YOUR OBJECTIVE → With the pictures left out, write out exactly the lines of the listing below that run from the line with "Close-Up Of Coleus" through the line with "race 4_pemberley 1".

DATASET ENTRIES →
# # # # # # #

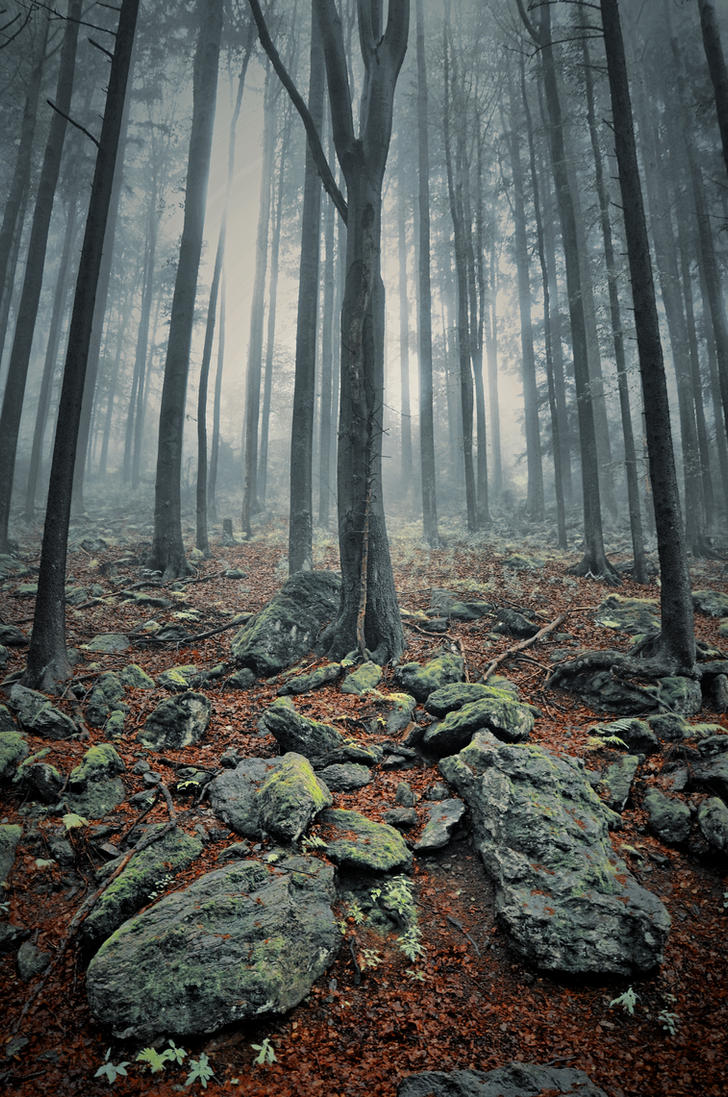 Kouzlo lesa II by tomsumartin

# # # # # # #

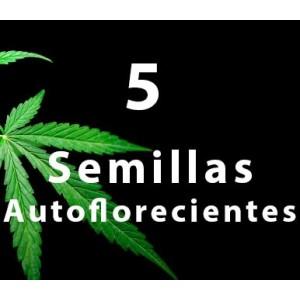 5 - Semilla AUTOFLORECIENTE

# # # # # # #

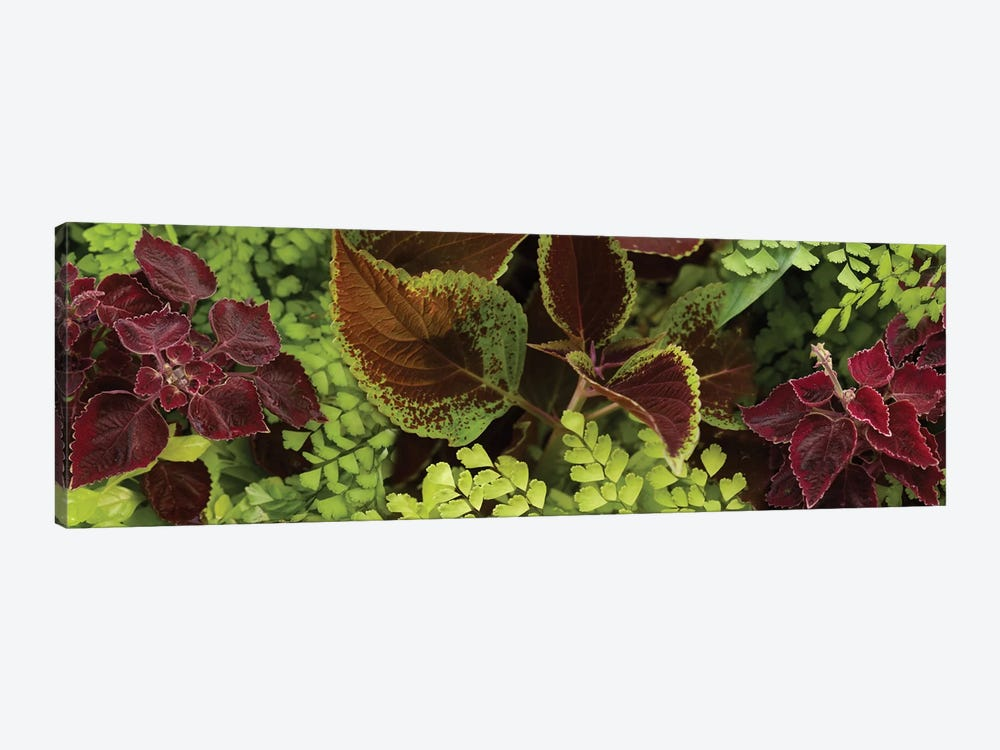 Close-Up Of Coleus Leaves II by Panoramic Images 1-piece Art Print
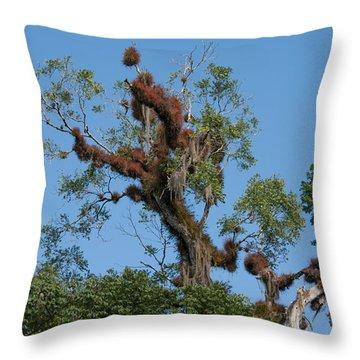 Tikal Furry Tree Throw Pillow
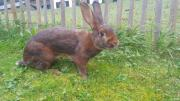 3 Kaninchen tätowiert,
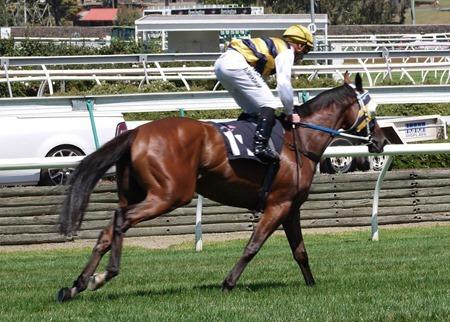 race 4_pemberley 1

# # # # # # #

RESULT →
 Close-Up Of Coleus Leaves II by Panoramic Images 1-piece Art Print
 Tikal Furry Tree Throw Pillow
 3 Kaninchen tätowiert,
 race 4_pemberley 1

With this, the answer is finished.